Выяснилось постепенно, что на этих путях его поджидает огромное количество сложностей. Закипало лето, цвело то одно дерево, то другое, три вечера в неделю посреди сладострастной парковой полутьмы распускался яркий цветок танцплощадки, но Барков был не в силах шагнуть на этот помост. Ему казалось, что за ним ползут издевательские шепоты, и если он попробует танцевать, то запутается в них и рухнет на пыльные доски вместе наугад выбранной девицей. Лиц и фигур всех этих матерчатых бабочек, что занимали угол возле громадного черного усилителя, покуривали, глупо посмеивались, он не различал. Ему было все равно, каковы они на вид, все были одинаково отвратительны и желанны.

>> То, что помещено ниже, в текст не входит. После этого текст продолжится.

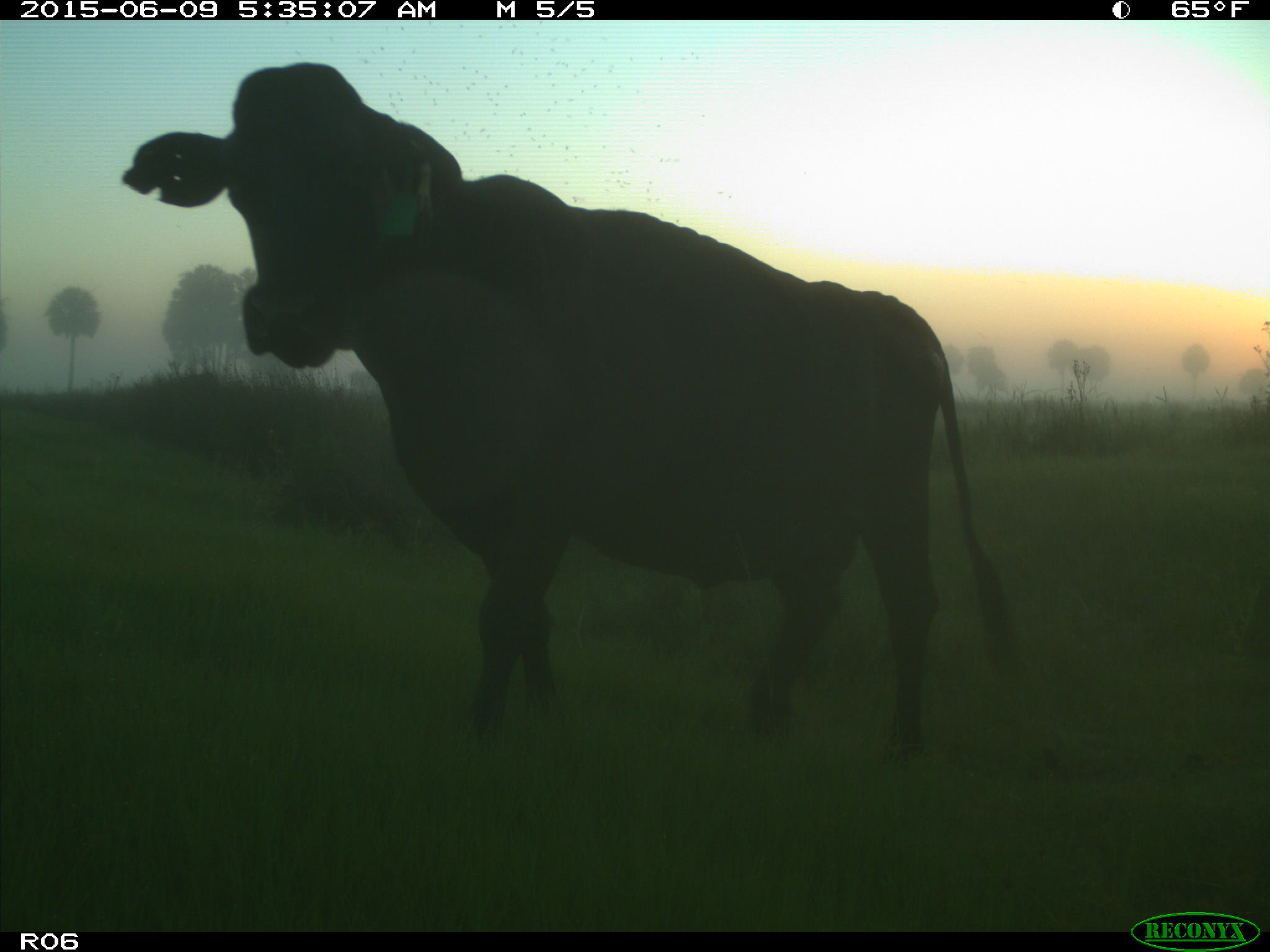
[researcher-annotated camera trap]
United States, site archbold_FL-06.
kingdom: Animalia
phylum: Chordata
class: Mammalia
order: Artiodactyla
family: Bovidae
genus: Bos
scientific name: Bos taurus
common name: domestic cow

Вадим накручивал непонятные круги по сумеречным закоулкам парка, натыкался на почти порнографически обнимающиеся парочки, многозначительно, чуть ли не с отеческой интонацией хмыкал и уносился прочь. Он отчетливо и детально представлял себе механику этого главного человеческого дела и, вместе с тем, не менее отчетливо ощущал непроницаемую стену между собой и возможностью этим делом заняться, и это сочетание чувств приводило то в ярость, то в тоску.
Разумеется, по возвращении со службы он сделался не только лаборантом, но и женихом. Большинство браков случается с парнями нашего отечества именно в эти первые, самые рискованные месяцы свободы. Или сосредоточенно поджидает в своей норке та, что талдычила два года в письмах что «ждет», или внезапно выныривает прямо перед обалдевшим дембелем «красивая и смелая».

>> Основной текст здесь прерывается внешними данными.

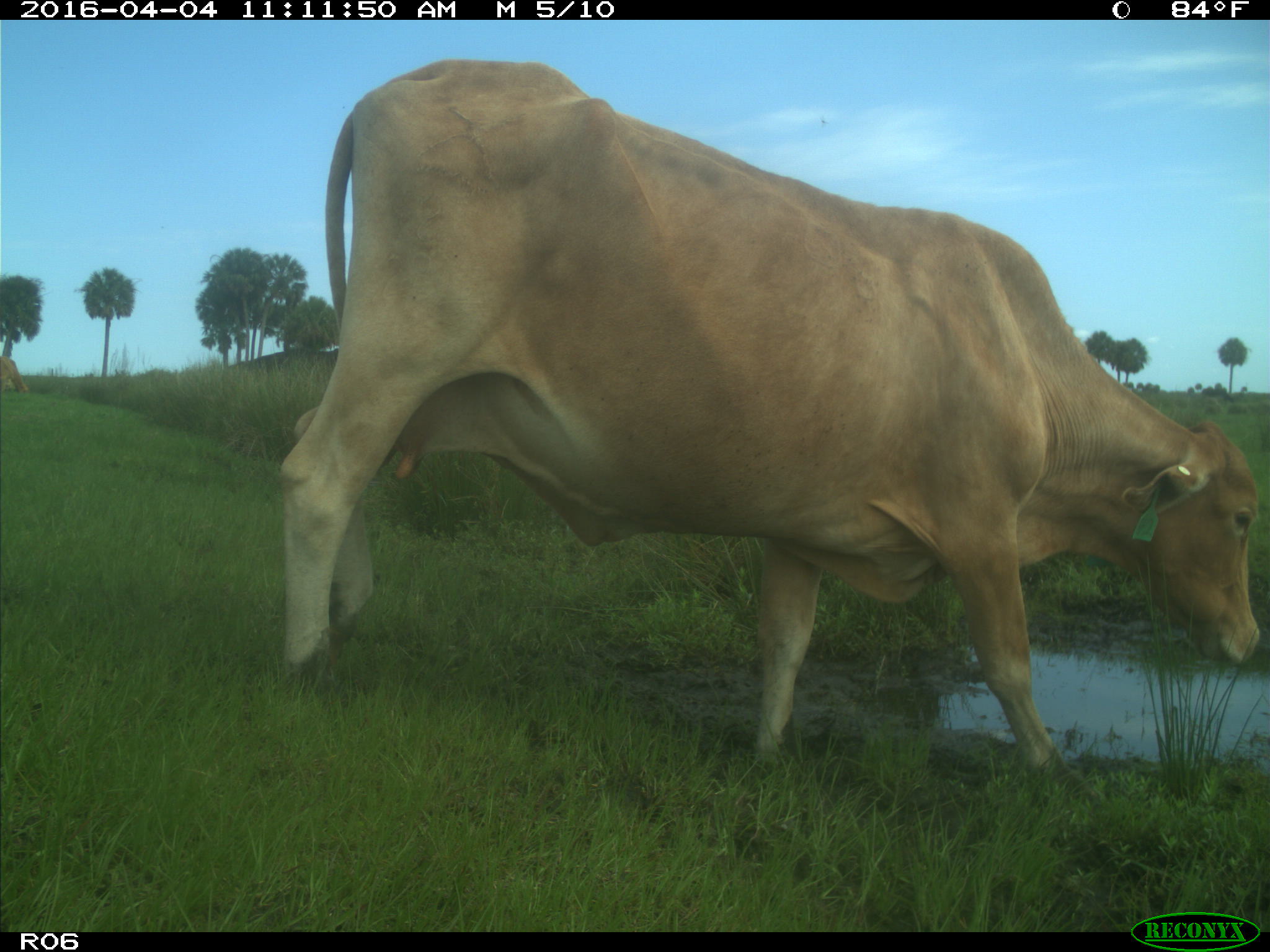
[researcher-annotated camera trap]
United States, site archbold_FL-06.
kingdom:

В кабинет Аиды Борисовны стала, в те часы, когда нет занятий, забредать ее дочка, третьекурсница Козловского пединститута. Уменьшенная копия мамаши. Пухлая, рыжая, с конским хвостом и тоном голоса, отдающим слегка в нос. Она ходила медленно между столами, водя острым пальцем по полировке, и, не глядя на лаборанта, рассказывала о своей насыщенной духовной жизни. Довольно долго он не мог понять, в чем тут дело. И даже пытался слушать, что именно такое она вещает. Особенно Эвелина Аидовна любила тему своего посещения спектакля «История лошади» в театре БДТ, что в Ленинграде. «О, это просто фантастика!» Вадим неоднократно видел по телевизору великого актера Лебедева, изображающего коня, но третьекурснице он соврал, что представления не имеет, о чем идет речь. Дело в том, что всякий раз, когда он наблюдал пожилого человека, увешанного ремнями и орущего дурным голосом, ему становилось невыносимо неловко. Не мог же он в этом признаться, да еще в кабинете эстетики, да еще дочери руководительницы кабинета. Его реакция была ненормальной, и он знал об этом. А еще мать и дочь Рыжовы страстно ценили театр на Таганке. Услышав это имя, Вадим обрадовался, потому что у него было с чем присоединиться к разговору. Он сказал, что обожает и сам этот удивительный театр и песню, сложенную о нем в народе. И даже попытался напеть: «Таганка, все ночи полные огня, Таганка, зачем сгубила ты меня?!» Девушка посмотрела на певца немного удивленно и поиграла родинкой в углу рта. Вадим понимал, что поет, конечно, неважно.